Cumbria’s Police and Crime Commissioner, Peter McCall, has today given evidence to the Public Accounts Committee on serious and organised crime.
The Commissioner attended the committee alongside Merseyside Chief Constable Andy Cooke. The Commissioner was able to articulate the impact of serious and organised crime in rural communities and how the Constabulary work together with regional and national colleagues to tackle this type of crime.
Peter McCall, Cumbria’s Police and Crime Commissioner, said: “I was pleased to be able to take the opportunity to voice concerns from rural counties like ours, too often these issues are focused on the big Metropolitan areas and Cumbria is forgotten, I will take any opportunity to get across to MPs the importance of local policing and how it is essential that this is and must be the bedrock of policing.

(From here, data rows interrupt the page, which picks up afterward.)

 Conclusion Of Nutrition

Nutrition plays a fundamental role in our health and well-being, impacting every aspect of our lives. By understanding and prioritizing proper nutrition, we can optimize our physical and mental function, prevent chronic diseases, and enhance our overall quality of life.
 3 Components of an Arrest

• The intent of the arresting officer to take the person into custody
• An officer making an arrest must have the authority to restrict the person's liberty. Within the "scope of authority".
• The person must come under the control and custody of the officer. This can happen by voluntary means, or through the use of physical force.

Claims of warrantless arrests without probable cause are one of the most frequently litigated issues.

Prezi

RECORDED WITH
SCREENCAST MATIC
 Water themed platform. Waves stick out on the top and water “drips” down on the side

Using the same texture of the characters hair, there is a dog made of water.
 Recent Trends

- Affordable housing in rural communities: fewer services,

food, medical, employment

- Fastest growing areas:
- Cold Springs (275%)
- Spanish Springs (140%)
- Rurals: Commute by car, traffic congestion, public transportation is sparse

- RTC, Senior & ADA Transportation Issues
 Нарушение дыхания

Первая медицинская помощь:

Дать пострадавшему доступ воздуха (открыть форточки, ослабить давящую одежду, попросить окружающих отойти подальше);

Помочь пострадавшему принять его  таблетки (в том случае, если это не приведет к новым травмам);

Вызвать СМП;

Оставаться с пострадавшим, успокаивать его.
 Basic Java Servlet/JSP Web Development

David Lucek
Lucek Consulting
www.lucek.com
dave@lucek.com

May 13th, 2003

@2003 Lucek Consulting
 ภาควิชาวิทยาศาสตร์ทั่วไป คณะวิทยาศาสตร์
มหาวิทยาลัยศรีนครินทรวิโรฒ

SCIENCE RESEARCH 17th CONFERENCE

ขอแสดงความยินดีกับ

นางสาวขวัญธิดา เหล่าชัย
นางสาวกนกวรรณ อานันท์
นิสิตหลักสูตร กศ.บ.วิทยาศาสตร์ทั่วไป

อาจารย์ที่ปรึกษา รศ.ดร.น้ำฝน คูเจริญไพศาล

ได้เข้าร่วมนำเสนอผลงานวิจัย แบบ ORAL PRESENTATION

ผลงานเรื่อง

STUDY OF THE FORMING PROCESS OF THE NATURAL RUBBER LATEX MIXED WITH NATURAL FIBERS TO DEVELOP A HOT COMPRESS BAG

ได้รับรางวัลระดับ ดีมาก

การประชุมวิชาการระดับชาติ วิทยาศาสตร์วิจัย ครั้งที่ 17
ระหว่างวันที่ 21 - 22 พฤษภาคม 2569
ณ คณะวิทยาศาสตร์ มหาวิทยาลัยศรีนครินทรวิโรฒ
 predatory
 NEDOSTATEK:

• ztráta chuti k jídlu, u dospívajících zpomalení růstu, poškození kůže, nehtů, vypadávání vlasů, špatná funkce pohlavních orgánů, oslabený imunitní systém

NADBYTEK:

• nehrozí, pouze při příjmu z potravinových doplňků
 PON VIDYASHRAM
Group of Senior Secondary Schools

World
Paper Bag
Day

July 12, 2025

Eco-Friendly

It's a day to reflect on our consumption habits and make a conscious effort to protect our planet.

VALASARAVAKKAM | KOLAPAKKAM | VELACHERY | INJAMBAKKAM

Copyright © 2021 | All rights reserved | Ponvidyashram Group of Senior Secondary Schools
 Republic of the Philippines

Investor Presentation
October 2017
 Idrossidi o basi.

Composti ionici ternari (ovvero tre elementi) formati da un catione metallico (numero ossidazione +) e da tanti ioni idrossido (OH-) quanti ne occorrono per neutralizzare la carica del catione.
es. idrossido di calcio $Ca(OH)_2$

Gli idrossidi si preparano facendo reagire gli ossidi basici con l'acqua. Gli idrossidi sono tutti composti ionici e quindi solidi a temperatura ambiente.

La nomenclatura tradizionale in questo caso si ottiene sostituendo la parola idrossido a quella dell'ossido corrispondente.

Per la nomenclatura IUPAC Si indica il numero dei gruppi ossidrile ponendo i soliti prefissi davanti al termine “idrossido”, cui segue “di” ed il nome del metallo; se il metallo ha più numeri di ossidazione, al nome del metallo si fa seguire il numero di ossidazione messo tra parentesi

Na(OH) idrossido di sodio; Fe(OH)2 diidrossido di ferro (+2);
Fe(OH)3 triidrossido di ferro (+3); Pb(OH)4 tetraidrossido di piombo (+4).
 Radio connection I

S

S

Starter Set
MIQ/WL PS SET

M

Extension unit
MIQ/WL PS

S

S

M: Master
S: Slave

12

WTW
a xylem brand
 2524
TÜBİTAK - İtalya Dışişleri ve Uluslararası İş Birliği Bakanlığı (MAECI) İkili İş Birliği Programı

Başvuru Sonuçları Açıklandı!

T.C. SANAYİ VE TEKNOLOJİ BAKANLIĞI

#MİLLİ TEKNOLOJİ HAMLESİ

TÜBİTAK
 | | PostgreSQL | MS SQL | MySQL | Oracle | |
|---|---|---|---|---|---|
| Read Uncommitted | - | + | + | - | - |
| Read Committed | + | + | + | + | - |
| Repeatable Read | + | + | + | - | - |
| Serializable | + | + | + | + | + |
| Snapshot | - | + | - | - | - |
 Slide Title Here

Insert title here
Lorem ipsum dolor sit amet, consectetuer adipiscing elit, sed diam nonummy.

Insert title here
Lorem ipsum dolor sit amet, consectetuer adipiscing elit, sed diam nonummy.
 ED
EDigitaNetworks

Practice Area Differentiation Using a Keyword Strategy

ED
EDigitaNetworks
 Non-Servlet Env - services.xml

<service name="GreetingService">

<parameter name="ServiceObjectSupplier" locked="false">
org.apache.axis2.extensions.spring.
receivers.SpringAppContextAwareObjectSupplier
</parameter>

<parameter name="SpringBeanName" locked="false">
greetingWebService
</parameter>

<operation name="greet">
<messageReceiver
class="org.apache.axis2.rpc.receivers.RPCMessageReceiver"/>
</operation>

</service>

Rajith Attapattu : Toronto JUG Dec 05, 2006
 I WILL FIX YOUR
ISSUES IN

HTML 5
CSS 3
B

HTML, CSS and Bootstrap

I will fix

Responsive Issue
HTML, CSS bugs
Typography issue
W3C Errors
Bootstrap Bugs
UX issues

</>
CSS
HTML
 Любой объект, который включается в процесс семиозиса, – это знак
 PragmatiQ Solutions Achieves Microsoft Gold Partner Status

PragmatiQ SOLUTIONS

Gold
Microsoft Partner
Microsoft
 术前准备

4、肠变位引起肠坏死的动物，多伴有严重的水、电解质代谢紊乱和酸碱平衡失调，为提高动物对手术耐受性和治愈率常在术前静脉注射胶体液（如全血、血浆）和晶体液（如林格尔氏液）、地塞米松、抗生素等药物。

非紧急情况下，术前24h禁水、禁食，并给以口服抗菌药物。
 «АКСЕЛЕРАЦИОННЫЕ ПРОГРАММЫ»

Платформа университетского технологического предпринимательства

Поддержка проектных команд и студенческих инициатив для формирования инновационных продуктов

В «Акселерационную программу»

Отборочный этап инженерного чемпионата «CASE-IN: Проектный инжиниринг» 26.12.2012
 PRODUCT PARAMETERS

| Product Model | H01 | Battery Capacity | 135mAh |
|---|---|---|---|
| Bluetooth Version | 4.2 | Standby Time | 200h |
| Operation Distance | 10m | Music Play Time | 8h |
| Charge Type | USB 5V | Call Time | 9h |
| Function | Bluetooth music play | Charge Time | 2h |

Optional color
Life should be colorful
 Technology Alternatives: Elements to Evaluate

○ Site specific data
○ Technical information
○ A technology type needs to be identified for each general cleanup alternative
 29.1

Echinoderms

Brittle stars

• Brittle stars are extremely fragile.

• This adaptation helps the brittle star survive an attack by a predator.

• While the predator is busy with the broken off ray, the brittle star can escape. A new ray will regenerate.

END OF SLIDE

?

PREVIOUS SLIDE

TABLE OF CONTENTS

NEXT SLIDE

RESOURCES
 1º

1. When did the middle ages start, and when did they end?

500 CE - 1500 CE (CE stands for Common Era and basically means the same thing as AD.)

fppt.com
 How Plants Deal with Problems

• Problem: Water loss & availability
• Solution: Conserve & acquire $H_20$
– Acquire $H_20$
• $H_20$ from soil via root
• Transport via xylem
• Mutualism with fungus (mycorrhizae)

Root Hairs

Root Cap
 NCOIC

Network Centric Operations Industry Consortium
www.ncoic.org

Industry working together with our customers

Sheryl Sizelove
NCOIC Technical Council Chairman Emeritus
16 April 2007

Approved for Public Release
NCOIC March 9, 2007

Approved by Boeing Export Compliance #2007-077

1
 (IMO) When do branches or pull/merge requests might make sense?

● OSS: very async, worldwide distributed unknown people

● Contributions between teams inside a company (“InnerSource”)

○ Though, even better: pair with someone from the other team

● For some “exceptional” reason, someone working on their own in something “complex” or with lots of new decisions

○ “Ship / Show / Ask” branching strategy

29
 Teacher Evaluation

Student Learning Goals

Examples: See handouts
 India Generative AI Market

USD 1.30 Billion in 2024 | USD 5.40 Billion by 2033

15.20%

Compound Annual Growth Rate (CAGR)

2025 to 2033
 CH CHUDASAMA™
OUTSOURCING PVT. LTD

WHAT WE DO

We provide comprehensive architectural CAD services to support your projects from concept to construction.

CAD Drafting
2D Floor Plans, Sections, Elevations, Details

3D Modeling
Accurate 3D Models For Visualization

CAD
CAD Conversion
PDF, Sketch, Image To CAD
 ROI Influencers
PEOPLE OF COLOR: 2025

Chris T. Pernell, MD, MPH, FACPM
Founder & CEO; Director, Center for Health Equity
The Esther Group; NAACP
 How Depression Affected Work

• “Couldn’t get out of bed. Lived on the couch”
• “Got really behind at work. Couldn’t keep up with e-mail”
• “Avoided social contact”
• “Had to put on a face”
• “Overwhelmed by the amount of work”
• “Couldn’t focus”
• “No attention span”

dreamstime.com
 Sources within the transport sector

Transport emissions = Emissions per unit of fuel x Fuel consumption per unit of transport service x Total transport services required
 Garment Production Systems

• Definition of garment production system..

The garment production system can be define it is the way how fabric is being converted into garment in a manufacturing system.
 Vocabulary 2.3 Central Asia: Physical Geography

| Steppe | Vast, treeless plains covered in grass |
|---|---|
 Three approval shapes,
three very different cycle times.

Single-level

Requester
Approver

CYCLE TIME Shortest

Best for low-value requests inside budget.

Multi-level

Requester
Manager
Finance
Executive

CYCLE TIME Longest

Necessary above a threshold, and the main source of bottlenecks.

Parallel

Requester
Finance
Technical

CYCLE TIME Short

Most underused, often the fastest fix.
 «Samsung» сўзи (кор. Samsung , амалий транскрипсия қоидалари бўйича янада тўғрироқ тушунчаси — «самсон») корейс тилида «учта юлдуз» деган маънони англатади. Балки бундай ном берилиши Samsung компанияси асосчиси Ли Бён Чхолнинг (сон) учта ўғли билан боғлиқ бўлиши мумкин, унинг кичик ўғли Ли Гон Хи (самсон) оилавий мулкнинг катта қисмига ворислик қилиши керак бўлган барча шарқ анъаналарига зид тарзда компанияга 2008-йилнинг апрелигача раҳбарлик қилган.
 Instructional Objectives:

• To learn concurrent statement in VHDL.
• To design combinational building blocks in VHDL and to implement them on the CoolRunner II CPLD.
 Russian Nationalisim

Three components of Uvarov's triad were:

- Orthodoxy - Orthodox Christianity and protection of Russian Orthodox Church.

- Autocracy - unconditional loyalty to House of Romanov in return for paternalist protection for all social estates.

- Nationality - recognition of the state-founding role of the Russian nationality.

“Importantly, I was able to raise again over the reality that policing has seen a significant reduction in funding and the obvious consequences this is having on policing nationally but also for a small force such as Cumbria.
“Crime is changing and it is essential that we give our Chief Constables the resources to effectively keep our communities safe.
“We are seeing a greater demand of resources in what we call unseen policing such as Child Sexual Exploitation, modern day slavery, as well as the more traditional drugs issues that bring misery to our communities.
“Serious and organised crime is the responsibility of many agencies not just the police and we do need to be better coordinated to deal with this.
“We have to focus on prevention, this is not just the job of the police and I welcome the development of a legal duty to support a multi-agency approach to preventing and tackling serious violence and crime.
“More work needs to be done across partner agencies to ensure that we have a joined up approach to preventing crime with our partners in health, education and employers.
“I was able to give the committee a clear message from Cumbria – that we all have a role to play in tackling drugs and funding is a significant issue for us every bit as much as our large forces elsewhere.”